The company, which has branched out from Greek-style yogurt, will invest more than $1 billion in the plant in the town of Rome.
Chobani got its start in 2005 in the middle of New York State, in a decades-old Kraft factory that had become defunct, initially hiring just a few of its workers to produce Greek-style yogurt.
Two decades later, the company — now one of the nation’s biggest producers of dairy products — is opening another plant nearby, to significantly more fanfare and economic impact.
Chobani and New York State plan to announce on Tuesday that the company will open a million-square-foot factory in Rome, N.Y., costing at least $1.2 billion, that will be able to make one billion pounds of dairy products a year. Company executives describe the plant, which they reckon will be the biggest dairy factory in the United States, as a much-needed expansion to fulfill growing demand.
“We’ve been growing, but that has accelerated dramatically over the last few years, eating up a lot of our capacity,” Hamdi Ulukaya, Chobani’s founder and chief executive, said in an interview. “These are the preparations for growth that’s coming and that we’re experiencing.”
The new manufacturing center, which is expected to nearly double Chobani’s work force in New York State, is the latest sign of the company’s ambitions.

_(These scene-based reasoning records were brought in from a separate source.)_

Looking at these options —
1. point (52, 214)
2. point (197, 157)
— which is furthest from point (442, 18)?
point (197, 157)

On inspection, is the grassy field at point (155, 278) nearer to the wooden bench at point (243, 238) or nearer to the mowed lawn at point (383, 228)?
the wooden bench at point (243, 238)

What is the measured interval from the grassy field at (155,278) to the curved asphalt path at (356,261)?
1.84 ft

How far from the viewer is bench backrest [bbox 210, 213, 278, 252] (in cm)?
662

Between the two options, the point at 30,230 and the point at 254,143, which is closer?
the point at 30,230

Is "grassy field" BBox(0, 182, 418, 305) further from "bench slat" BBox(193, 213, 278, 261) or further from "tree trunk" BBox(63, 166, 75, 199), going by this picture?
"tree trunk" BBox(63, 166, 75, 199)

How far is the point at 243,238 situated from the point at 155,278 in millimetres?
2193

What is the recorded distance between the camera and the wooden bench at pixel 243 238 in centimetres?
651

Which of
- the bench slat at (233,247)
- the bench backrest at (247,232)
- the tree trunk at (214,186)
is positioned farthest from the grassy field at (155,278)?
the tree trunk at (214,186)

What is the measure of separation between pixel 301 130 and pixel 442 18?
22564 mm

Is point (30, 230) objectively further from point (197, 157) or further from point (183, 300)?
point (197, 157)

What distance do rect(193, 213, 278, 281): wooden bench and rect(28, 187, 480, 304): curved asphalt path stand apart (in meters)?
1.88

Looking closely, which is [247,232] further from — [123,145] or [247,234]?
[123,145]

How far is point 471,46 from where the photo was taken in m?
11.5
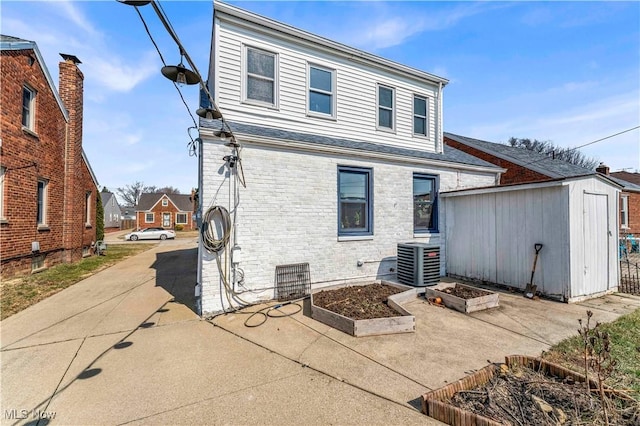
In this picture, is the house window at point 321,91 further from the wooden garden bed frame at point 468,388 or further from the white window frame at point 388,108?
the wooden garden bed frame at point 468,388

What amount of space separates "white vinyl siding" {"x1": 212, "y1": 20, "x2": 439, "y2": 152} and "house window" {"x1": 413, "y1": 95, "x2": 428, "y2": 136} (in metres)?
0.15

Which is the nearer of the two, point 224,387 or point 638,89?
point 224,387

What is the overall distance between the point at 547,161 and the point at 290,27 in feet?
48.8

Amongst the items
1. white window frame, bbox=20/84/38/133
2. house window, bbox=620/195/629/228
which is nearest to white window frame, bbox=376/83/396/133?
white window frame, bbox=20/84/38/133

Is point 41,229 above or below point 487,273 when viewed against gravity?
above

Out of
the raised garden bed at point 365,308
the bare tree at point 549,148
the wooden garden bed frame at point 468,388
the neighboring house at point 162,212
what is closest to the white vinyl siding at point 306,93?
the raised garden bed at point 365,308

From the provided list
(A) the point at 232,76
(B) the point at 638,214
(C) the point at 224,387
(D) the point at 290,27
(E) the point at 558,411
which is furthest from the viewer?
(B) the point at 638,214

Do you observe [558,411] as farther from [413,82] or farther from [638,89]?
[638,89]

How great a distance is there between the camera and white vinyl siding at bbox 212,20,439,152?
6.58 m

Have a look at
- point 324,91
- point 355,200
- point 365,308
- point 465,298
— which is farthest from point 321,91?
point 465,298

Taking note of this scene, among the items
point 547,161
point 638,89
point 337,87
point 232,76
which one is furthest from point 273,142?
point 547,161

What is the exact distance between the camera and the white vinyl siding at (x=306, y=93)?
6.58 m

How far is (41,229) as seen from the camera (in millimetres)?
9359

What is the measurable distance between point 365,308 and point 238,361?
2352 mm
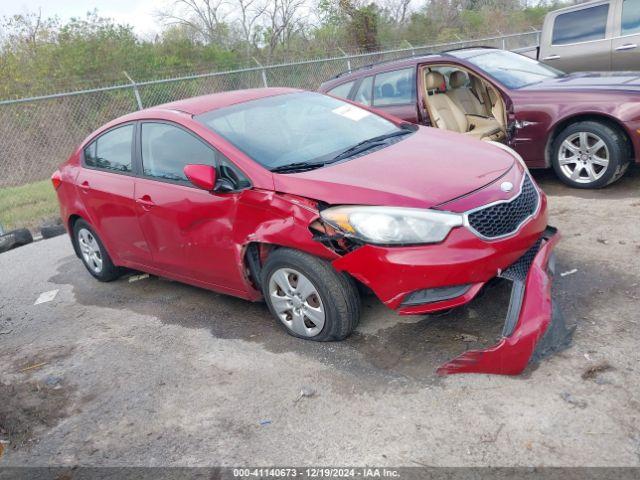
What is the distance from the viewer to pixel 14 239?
8.31 meters

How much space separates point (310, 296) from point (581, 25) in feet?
24.1

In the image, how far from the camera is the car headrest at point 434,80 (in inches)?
280

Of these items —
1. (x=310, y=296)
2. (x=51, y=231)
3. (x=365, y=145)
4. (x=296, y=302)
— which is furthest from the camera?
(x=51, y=231)

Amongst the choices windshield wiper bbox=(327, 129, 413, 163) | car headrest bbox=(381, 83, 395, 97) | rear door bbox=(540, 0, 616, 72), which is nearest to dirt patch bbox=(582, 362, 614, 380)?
windshield wiper bbox=(327, 129, 413, 163)

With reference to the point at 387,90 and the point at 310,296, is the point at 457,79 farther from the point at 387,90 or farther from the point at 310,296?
the point at 310,296

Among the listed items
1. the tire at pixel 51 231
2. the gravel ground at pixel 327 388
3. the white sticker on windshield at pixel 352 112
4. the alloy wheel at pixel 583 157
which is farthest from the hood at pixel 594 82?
the tire at pixel 51 231

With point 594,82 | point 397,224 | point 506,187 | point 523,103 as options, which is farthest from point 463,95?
point 397,224

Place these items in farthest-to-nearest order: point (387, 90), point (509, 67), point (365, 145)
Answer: point (387, 90) < point (509, 67) < point (365, 145)

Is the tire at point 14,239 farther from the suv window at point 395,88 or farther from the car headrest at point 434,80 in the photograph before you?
the car headrest at point 434,80

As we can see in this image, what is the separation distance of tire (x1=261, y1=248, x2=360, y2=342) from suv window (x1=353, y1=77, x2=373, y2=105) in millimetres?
4234

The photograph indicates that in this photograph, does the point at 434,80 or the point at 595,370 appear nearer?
the point at 595,370

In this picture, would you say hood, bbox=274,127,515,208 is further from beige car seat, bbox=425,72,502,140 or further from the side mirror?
beige car seat, bbox=425,72,502,140

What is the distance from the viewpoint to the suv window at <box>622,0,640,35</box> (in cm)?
822

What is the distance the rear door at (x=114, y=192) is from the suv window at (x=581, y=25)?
696cm
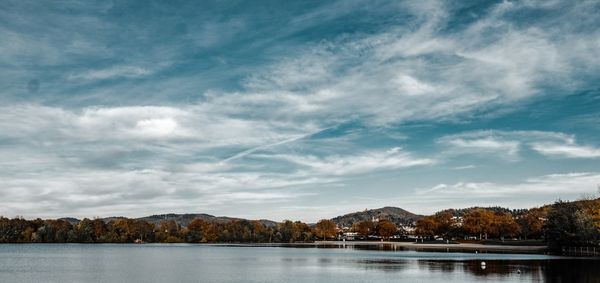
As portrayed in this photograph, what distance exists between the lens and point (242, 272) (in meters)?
75.8

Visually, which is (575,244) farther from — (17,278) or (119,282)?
(17,278)

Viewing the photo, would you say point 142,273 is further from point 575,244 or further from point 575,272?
point 575,244

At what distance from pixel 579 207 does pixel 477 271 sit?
7361cm

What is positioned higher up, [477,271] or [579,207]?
[579,207]

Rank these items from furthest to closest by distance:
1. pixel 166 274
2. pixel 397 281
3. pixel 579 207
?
pixel 579 207
pixel 166 274
pixel 397 281

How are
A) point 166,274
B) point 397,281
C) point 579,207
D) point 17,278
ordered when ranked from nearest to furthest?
point 397,281
point 17,278
point 166,274
point 579,207

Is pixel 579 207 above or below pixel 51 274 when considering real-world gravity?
above

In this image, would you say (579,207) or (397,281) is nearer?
(397,281)

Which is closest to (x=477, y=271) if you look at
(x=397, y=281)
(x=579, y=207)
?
(x=397, y=281)

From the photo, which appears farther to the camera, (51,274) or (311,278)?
(51,274)

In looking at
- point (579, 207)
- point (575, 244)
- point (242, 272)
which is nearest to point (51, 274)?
point (242, 272)

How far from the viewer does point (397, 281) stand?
6234 centimetres

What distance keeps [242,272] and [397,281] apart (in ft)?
75.2

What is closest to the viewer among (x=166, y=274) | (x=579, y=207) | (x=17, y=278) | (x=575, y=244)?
(x=17, y=278)
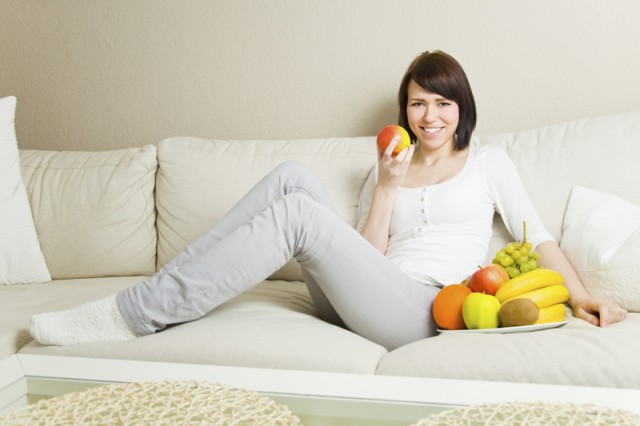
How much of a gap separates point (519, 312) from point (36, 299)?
1402 millimetres

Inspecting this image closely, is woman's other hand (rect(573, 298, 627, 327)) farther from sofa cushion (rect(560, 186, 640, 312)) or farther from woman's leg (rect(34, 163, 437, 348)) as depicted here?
woman's leg (rect(34, 163, 437, 348))

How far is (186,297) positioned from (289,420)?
0.67 metres

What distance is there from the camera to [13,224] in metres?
2.36

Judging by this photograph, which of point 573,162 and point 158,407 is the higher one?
point 573,162

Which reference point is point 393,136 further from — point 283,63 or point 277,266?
point 283,63

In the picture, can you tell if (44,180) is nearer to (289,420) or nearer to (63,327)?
(63,327)

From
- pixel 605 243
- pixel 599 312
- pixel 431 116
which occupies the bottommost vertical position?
pixel 599 312

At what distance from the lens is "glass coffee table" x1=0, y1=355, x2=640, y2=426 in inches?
44.2

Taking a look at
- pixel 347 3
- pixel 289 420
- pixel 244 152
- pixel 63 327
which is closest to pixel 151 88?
pixel 244 152

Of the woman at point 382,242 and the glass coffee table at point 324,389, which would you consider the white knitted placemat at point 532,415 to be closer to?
the glass coffee table at point 324,389

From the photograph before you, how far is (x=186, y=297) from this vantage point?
5.61 ft

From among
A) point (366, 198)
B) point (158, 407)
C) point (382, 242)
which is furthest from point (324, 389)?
point (366, 198)

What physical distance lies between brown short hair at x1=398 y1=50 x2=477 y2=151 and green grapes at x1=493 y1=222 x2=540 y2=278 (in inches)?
17.4

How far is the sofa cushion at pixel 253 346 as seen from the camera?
156cm
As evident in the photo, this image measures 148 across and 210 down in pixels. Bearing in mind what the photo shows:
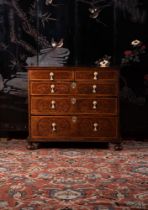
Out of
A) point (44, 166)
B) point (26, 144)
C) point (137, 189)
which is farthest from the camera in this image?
point (26, 144)

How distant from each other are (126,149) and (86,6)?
7.15ft

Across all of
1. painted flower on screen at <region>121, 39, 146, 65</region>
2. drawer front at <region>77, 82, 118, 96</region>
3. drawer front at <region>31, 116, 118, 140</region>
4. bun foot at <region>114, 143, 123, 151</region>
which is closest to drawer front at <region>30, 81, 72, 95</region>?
drawer front at <region>77, 82, 118, 96</region>

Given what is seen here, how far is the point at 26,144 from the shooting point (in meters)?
5.23

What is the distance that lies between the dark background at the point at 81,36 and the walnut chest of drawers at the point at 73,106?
0.69 m

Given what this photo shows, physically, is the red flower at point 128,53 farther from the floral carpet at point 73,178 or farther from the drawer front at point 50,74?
the floral carpet at point 73,178

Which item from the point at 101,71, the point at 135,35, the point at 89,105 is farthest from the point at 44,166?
the point at 135,35

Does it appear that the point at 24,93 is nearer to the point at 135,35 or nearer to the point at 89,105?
the point at 89,105

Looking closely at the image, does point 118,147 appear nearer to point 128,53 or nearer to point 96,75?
point 96,75

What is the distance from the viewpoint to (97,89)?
4762mm

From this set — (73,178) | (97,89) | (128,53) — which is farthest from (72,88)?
(73,178)

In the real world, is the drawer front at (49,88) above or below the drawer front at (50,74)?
below

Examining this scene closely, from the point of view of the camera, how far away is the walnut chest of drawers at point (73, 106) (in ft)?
15.5

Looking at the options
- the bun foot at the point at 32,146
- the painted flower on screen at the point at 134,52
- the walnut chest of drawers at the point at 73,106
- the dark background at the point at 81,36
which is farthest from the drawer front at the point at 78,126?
the painted flower on screen at the point at 134,52

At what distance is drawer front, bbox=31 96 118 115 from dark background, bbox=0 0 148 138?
0.73 metres
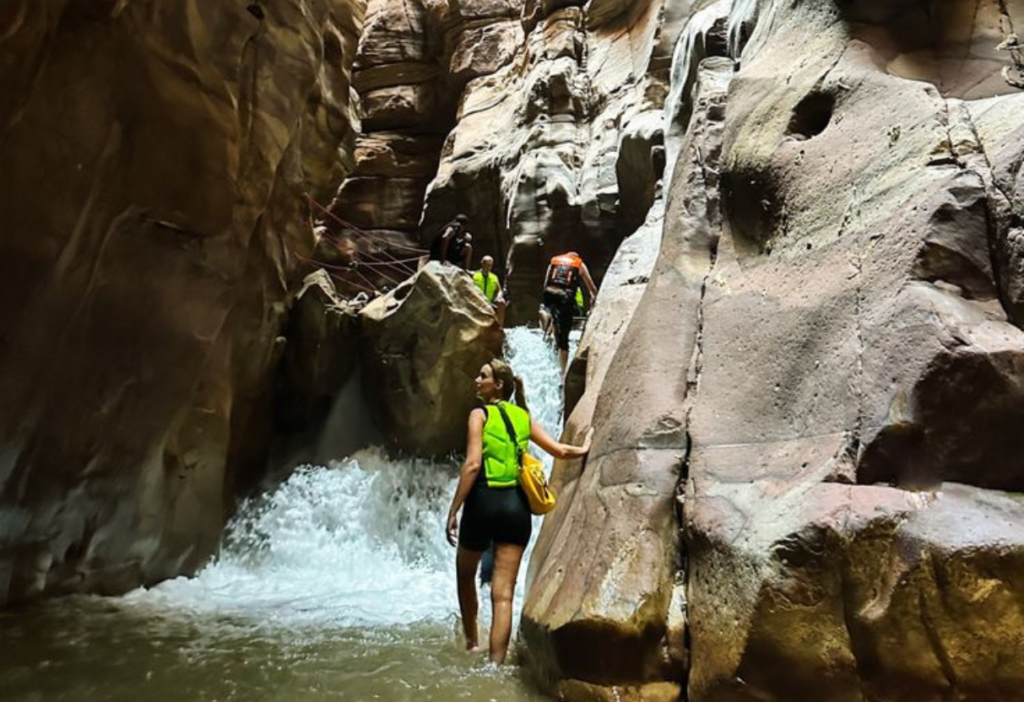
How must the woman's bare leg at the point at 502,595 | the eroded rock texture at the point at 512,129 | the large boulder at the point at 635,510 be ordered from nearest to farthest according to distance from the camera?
the large boulder at the point at 635,510 → the woman's bare leg at the point at 502,595 → the eroded rock texture at the point at 512,129

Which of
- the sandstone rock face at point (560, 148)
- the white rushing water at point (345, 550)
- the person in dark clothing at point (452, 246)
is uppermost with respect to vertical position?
the sandstone rock face at point (560, 148)

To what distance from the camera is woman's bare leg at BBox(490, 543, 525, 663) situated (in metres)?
4.43

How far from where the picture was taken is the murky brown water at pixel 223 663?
12.9ft

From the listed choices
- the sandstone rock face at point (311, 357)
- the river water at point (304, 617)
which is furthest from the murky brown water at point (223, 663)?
the sandstone rock face at point (311, 357)

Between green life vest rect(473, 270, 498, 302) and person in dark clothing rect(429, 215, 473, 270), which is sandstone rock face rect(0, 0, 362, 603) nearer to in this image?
person in dark clothing rect(429, 215, 473, 270)

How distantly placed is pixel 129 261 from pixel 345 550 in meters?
4.16

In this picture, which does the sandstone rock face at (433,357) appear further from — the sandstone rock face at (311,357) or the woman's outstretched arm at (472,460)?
the woman's outstretched arm at (472,460)

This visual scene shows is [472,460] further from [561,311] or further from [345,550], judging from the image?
[561,311]

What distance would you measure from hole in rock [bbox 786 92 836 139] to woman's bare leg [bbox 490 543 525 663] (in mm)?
3106

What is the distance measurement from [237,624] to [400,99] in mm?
18014

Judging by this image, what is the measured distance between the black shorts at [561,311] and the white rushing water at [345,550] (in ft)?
2.55

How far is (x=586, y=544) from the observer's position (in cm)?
437

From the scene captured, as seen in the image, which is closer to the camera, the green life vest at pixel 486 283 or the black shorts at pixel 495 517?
the black shorts at pixel 495 517

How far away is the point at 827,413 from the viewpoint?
3.59m
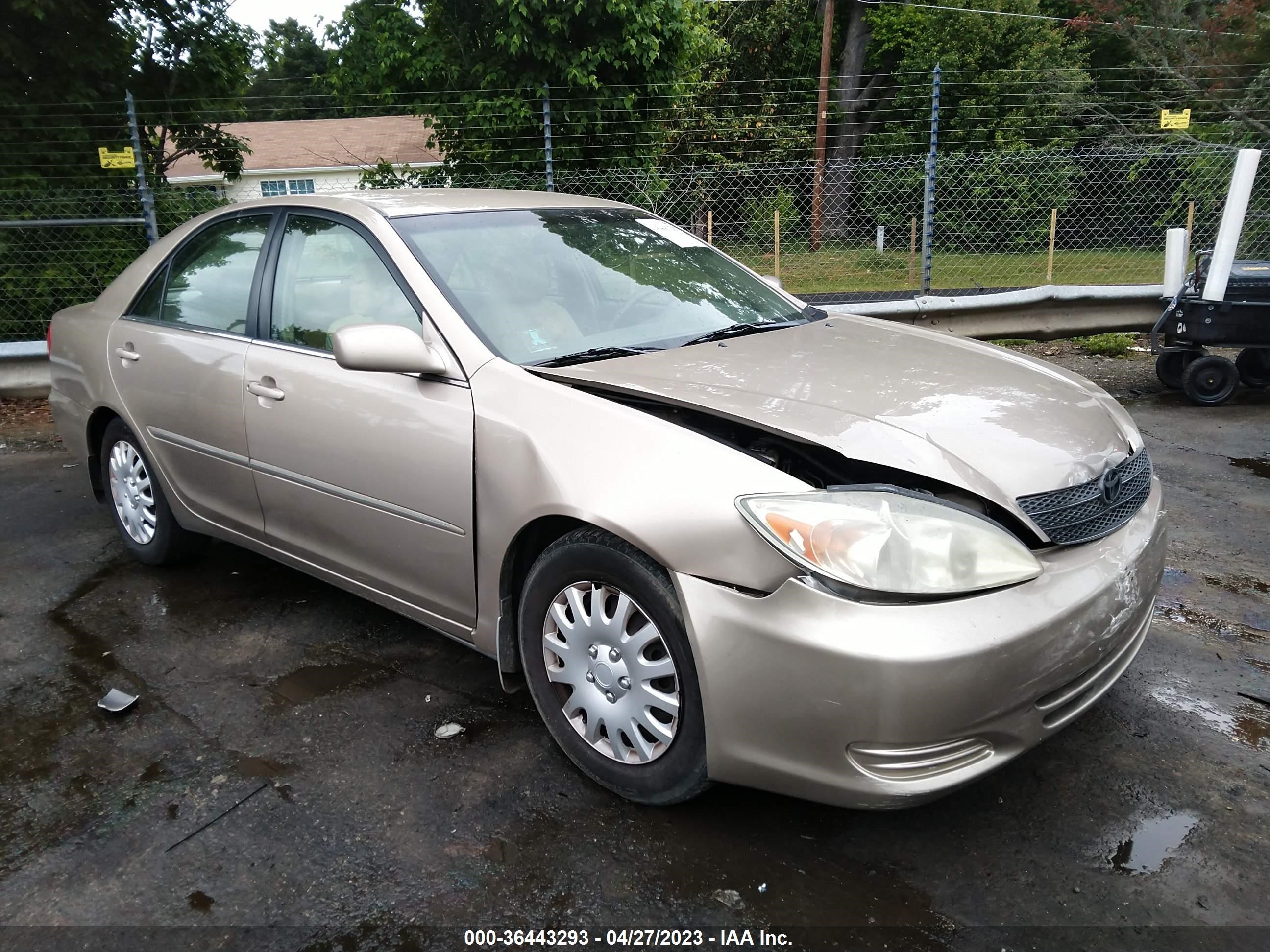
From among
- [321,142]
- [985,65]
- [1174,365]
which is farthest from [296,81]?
[1174,365]

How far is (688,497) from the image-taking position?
2291mm

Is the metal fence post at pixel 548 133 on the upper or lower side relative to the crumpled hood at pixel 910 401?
upper

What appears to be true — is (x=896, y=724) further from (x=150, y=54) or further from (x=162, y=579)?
(x=150, y=54)

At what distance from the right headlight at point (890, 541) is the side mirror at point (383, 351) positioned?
1.15 meters

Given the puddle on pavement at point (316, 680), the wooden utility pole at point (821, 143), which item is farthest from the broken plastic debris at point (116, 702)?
the wooden utility pole at point (821, 143)

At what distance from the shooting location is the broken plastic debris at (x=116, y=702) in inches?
126

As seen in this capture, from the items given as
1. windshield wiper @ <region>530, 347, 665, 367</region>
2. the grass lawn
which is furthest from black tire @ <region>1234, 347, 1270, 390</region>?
the grass lawn

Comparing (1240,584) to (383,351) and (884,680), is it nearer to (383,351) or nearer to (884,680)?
(884,680)

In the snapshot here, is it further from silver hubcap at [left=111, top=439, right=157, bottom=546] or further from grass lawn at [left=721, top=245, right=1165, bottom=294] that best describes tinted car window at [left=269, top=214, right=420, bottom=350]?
grass lawn at [left=721, top=245, right=1165, bottom=294]

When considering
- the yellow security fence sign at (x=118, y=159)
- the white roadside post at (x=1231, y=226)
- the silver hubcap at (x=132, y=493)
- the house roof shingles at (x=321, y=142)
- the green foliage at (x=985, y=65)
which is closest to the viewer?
the silver hubcap at (x=132, y=493)

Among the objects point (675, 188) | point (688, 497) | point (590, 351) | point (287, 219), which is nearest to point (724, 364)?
→ point (590, 351)

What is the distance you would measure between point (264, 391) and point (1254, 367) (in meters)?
7.24

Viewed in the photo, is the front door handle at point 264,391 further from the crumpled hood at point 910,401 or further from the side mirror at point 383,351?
the crumpled hood at point 910,401

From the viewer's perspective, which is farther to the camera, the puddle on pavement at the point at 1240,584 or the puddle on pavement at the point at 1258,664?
the puddle on pavement at the point at 1240,584
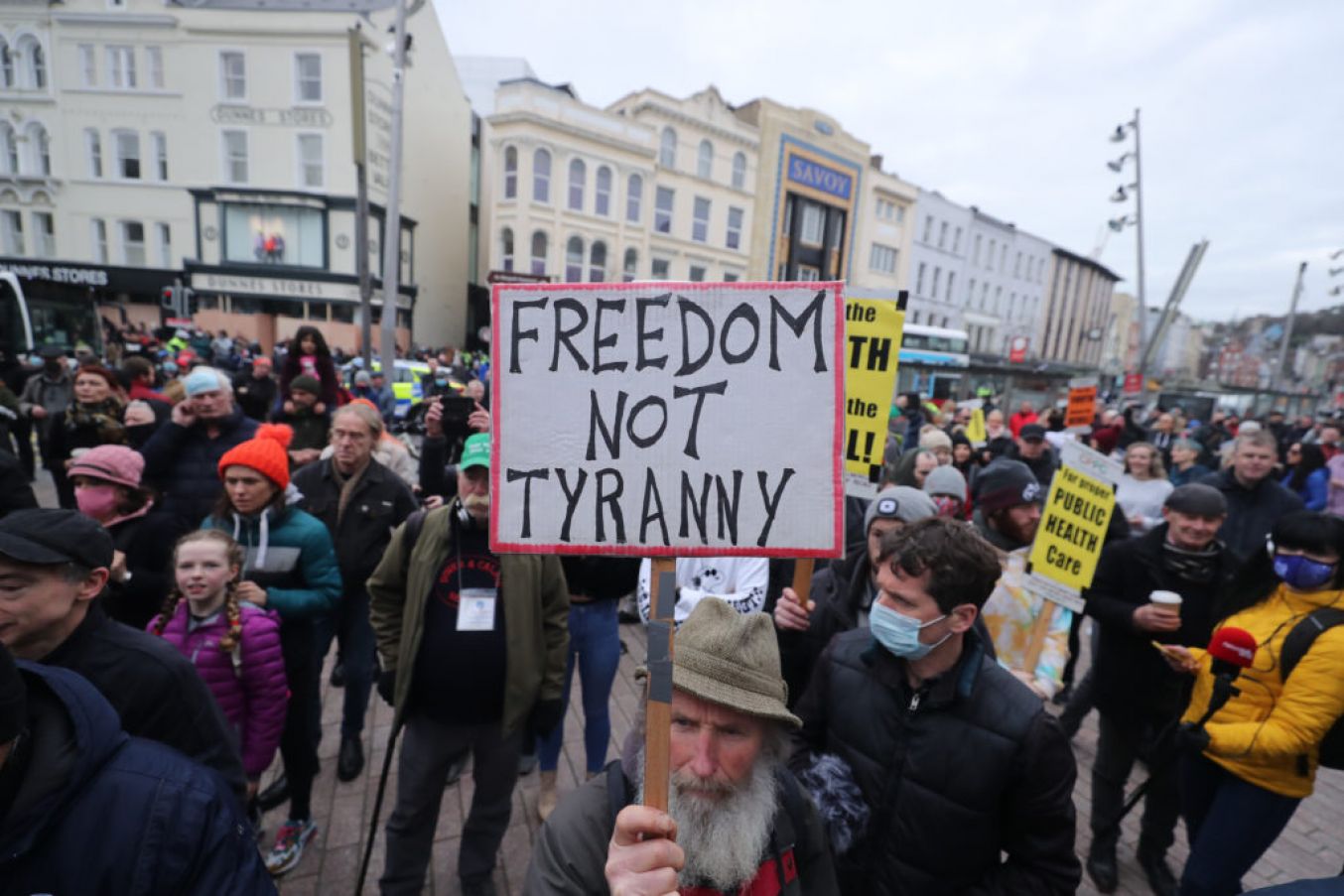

Chobani already claims to be one of the fastest-growing food companies in the United States, with net sales last year rising 17 percent, to $2.96 billion, and adjusted pretax earnings rising 26 percent, to $509 million.
Chobani has said that it now controls about a fifth of the American yogurt market, citing Nielsen data. It has also branched out well beyond Greek-style yogurt, the product category it helped pioneer. The company now makes creamers, oat milk, and — since its $900 million acquisition of La Colombe in 2023 — coffee beverages. (Mr. Ulukaya last year also personally bought Anchor Brewing, a centenarian San Francisco brewer, after it went out of business.)